Structured flows worked well as the outputs were predictable. The generative model covered more ground but hallucinated too often. In a support context, we couldn’t afford that risk.
We proposed a phased approach: start rules-based, introduce generative later.
Instead of asking how to answer more questions within a chatbot, I reframed it to:
How do we help people resolve the most common issues without needing human support at all?
This shifted the approach from AI-first to self-serve first. AI wasn’t ready to handle our highest-volume issues.

The redesign made a deliberate tradeoff: friction on the path to human support, in exchange for better self-serve resolution.
I removed the Contact Us page entirely and made the help center the primary entry point. From there, I designed around the three highest-volume call drivers.

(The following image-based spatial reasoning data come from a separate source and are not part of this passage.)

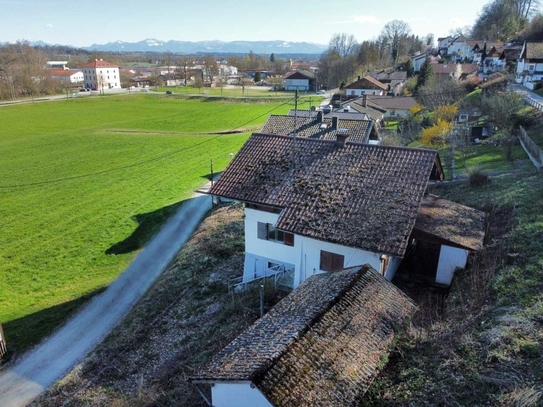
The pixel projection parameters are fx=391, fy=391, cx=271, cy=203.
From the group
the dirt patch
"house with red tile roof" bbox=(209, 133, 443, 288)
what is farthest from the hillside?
"house with red tile roof" bbox=(209, 133, 443, 288)

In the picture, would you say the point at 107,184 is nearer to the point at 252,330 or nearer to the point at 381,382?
the point at 252,330

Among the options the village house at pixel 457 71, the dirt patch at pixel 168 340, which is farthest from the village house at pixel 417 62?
the dirt patch at pixel 168 340

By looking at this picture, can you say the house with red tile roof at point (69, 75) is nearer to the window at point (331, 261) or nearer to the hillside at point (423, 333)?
the hillside at point (423, 333)

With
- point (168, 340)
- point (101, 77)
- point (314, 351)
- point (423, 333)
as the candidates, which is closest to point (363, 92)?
point (168, 340)

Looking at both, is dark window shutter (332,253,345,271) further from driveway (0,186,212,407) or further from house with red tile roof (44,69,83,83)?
house with red tile roof (44,69,83,83)

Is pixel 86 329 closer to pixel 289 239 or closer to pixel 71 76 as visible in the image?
pixel 289 239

Outages caused the largest support spikes, and were entirely deflectable.
I introduced a single source of truth for service status with real-time updates and alert subscriptions, then made it visible across every likely touchpoint: Google search, the chatbot, and the help center. For customers who still called in, the IVR detected their location and routed them directly to the status page, freeing agents for issues that actually needed them.
Agents were working through the same diagnostic steps on repeat. I designed the chatbot to introduce just enough friction before escalating:
For the help center, I tested several hierarchy approaches and UI iterations.

I landed on a simple layout that surfaced the service status page and top troubleshooting articles most prominently, optimising for resolution, not aesthetics.
Within the help articles, feedback loops were built in: dissatisfaction triggered an immediate agent handoff, and that signal fed back into the knowledge base and chatbot flows.

Ting Mobile’s legacy customers were frequently misrouted: a high-friction problem with a simple fix. I added a phone number lookup step before access to support to identify their network and route them correctly. Uncommon pattern, but it solved the problem cleanly without adding meaningful friction.
Post-launch results pointed in the right direction:
Human support was being used better, not less.
The most important shift in this project wasn’t a design decision. It was reframing the problem from “automate more” to “shape behaviour.”
Friction, used deliberately, became a tool to slow down the path to support just enough to redirect people toward faster resolutions. Recognising AI’s limits early wasn’t a setback either. It prevented us from shipping something that would have eroded the trust Ting had spent years building.
Deflection rates are moving in the right direction, but numbers only tell part of the story. The more important questions are qualitative: where do conversations break down before resolution, what’s driving escalations that could have been avoided, and has satisfaction with support actually improved?
Those answers will shape where the strategy goes next.